* Records
▬▬▬▬▬▬
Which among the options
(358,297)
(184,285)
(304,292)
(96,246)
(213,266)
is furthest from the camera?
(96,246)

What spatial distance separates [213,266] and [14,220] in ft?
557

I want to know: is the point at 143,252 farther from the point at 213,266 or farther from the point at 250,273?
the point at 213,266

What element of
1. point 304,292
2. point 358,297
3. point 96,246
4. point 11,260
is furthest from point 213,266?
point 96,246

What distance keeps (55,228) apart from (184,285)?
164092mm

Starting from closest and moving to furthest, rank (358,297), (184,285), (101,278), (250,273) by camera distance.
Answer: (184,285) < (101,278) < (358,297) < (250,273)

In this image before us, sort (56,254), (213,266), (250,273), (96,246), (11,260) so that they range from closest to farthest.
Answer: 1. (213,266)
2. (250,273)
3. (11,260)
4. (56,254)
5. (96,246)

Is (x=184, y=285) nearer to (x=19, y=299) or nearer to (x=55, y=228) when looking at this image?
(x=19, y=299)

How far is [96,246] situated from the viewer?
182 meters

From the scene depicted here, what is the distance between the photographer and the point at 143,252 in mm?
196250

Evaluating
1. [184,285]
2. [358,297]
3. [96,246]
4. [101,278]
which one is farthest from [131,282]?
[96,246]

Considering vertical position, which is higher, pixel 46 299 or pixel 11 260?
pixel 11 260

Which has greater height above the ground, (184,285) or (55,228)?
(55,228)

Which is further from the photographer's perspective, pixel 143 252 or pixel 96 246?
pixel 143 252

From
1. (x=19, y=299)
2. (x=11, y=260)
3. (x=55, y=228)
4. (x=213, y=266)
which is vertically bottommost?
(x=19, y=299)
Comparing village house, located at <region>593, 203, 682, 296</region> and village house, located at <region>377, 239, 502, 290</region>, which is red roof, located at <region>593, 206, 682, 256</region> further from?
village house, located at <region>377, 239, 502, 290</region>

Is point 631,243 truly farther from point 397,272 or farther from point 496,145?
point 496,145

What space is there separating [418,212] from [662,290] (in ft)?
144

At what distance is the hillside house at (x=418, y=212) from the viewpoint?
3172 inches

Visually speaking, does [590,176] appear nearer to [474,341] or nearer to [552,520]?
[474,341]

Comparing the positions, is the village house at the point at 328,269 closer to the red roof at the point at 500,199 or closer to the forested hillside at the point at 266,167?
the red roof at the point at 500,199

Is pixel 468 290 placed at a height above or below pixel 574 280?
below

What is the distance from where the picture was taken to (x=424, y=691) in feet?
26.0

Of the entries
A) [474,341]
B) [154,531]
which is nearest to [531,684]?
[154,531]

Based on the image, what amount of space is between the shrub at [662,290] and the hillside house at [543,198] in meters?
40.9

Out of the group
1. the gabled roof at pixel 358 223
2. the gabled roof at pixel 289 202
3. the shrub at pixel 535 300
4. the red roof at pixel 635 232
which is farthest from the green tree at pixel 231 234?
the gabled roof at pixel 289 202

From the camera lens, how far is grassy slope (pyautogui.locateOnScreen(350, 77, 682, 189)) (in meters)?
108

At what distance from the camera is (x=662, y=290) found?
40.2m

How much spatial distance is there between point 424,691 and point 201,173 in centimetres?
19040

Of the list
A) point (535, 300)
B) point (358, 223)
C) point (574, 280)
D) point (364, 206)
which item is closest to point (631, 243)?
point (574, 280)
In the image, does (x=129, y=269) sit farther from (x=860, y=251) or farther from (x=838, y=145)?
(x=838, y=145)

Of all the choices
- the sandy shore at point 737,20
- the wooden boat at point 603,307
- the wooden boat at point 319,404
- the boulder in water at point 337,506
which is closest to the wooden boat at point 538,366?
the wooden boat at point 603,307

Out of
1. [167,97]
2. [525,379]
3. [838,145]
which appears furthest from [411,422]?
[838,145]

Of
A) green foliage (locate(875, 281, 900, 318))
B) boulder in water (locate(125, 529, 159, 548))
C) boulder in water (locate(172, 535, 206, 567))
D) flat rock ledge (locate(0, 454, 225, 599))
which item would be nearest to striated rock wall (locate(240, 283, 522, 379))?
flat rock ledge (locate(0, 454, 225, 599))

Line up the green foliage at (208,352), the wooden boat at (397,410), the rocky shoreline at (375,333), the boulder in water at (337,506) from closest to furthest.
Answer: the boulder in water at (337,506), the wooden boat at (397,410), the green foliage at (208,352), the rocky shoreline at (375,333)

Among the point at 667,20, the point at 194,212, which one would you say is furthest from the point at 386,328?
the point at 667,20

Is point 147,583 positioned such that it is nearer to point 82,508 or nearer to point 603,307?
▬▬▬▬▬▬
* Directive
Find the line containing "Of the list" in the material above. Print it and every line after it through the end, exactly and only those.

* Result of the task
Of the list
A) point (535, 300)
B) point (358, 223)
C) point (574, 280)
D) point (364, 206)
which item is closest to point (631, 243)?
point (574, 280)
In the image, does (x=129, y=269) sit farther from (x=860, y=251) or farther from (x=838, y=145)?
(x=838, y=145)

Of all the choices
- the sandy shore at point 737,20
- the wooden boat at point 603,307
- the wooden boat at point 319,404
- the boulder in water at point 337,506
which is closest to the wooden boat at point 538,366?
the wooden boat at point 603,307

Out of
1. [167,97]
2. [525,379]
3. [838,145]
which appears furthest from [411,422]?
[838,145]

Of
A) green foliage (locate(875, 281, 900, 318))
B) boulder in water (locate(125, 529, 159, 548))
C) boulder in water (locate(172, 535, 206, 567))
D) flat rock ledge (locate(0, 454, 225, 599))
which item would be nearest to striated rock wall (locate(240, 283, 522, 379))?
flat rock ledge (locate(0, 454, 225, 599))

Line up the green foliage at (208,352), the wooden boat at (397,410), the rocky shoreline at (375,333), the boulder in water at (337,506) from closest to furthest.
Answer: the boulder in water at (337,506), the wooden boat at (397,410), the green foliage at (208,352), the rocky shoreline at (375,333)

Among the point at 667,20, the point at 194,212, which one would you say is furthest from the point at 386,328?
the point at 667,20

Is point 147,583 positioned such that it is nearer to point 82,508 or nearer to point 603,307?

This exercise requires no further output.